Section 8.1 is amended by adding the following paragraph:
“Notwithstanding the foregoing, the Company may, in its sole discretion at any time or from time to time, establish segregated funds, escrow accounts or trust funds (including through a grantor trust) whose primary purpose would be for the provision of benefits under this Plan. If such funds or accounts are established, however, individuals entitled to benefits hereunder shall not have any identifiable interest in any such funds or accounts nor shall such individuals be entitled to any preference or priority with respect to the assets of such funds or accounts.
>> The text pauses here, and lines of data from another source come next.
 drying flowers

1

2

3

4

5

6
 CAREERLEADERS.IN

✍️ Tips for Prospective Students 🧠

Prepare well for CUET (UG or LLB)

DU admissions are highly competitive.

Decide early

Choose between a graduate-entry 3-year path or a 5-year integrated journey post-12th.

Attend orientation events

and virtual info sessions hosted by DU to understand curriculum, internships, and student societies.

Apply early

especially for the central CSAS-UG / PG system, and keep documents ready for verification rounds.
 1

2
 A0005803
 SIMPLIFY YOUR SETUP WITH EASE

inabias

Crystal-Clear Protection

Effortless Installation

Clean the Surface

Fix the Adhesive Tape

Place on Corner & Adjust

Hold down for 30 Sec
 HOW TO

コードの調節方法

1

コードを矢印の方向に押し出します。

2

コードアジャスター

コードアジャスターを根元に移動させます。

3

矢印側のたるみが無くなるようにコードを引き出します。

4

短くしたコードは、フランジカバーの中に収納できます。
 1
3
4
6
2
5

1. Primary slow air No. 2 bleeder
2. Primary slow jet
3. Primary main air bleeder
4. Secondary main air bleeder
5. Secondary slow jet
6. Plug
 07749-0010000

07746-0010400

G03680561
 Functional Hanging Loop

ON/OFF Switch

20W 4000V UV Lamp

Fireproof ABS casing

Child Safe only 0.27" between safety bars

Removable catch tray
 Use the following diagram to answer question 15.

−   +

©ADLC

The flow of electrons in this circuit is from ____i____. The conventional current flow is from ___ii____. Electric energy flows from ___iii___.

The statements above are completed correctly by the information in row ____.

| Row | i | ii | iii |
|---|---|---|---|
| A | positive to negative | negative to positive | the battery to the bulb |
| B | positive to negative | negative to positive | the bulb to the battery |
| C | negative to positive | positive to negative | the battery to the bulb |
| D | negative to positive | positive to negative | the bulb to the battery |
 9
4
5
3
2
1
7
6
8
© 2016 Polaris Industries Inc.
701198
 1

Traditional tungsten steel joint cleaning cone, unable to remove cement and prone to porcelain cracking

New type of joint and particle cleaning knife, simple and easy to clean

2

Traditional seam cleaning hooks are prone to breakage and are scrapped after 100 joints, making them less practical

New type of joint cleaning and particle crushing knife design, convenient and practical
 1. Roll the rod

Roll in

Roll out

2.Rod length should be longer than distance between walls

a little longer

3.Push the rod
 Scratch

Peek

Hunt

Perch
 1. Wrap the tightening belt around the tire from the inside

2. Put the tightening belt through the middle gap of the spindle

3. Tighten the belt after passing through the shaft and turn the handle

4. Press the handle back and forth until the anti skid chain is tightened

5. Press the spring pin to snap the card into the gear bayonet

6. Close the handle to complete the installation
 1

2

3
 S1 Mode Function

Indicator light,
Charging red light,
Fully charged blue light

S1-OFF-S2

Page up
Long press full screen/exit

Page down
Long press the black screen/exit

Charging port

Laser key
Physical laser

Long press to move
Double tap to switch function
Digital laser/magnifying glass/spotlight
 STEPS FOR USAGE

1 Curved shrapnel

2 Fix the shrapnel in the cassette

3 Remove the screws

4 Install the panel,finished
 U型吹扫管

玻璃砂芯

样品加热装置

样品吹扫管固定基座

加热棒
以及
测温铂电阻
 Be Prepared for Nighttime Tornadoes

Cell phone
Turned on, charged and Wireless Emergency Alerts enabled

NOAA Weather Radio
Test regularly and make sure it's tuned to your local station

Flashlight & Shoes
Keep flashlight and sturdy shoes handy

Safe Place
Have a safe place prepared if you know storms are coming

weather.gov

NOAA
These funds and accounts would still be available to judgment creditors of the Company and to all creditors in the event of the Company’s insolvency or bankruptcy.”

3.
Section 8.9 is amended by adding the following sentence:



“For avoidance of doubt, SPX FLOW, Inc. shall not be deemed a successor of the Company for purposes of the Plan.”

4.
Section 9.1 is amended by adding the following paragraph:
“Notwithstanding anything to the contrary, and to the extent consistent with Code Section 409A, on or prior to a Change-of-Control, the Company shall, (i) to the extent not previously established, establish a grantor trust, and (ii) fund such grantor trust with a single, irrevocable lump sum contribution which is, when combined with any other assets already held in the grantor trust, equal to the value of all vested Accounts under the Plan through the date of such Change-of-Control.  If a Participant shall continue to be employed by the Company or any successor after such Change-of-Control, each calendar year the Company (or any successor) shall, as soon as possible, but in no event later than 30 days following the end of such calendar year, make an irrevocable contribution to the grantor trust in an amount that is necessary in order to maintain an account for the Participant that is equal to his or her vested Account under the Plan at the end of the applicable calendar year.  After a Change-of-Control, if the assets of the grantor trust are not sufficient to make payment of Plan benefits at any time, the Company (or any successor) shall, as soon as possible, but in no event later than 30 days following notice from the trustee, make an irrevocable contribution sufficient to enable the trustee to make such Plan benefit payments. The Company (or any successor) shall provide such information as reasonably requested by the trustee in order for the trustee to fulfill its duties (including, without limitation, making Plan benefit determinations after a Change-of-Control) under the grantor trust agreement. As provided under Section 8.1, the Company shall retain beneficial ownership of all assets transferred to the grantor trust and such assets will be subject to the claims of the Company’s creditors.”

5.
Section 10.1 is amended by adding “(and subject to Section 2.3)” at the end of the first sentence.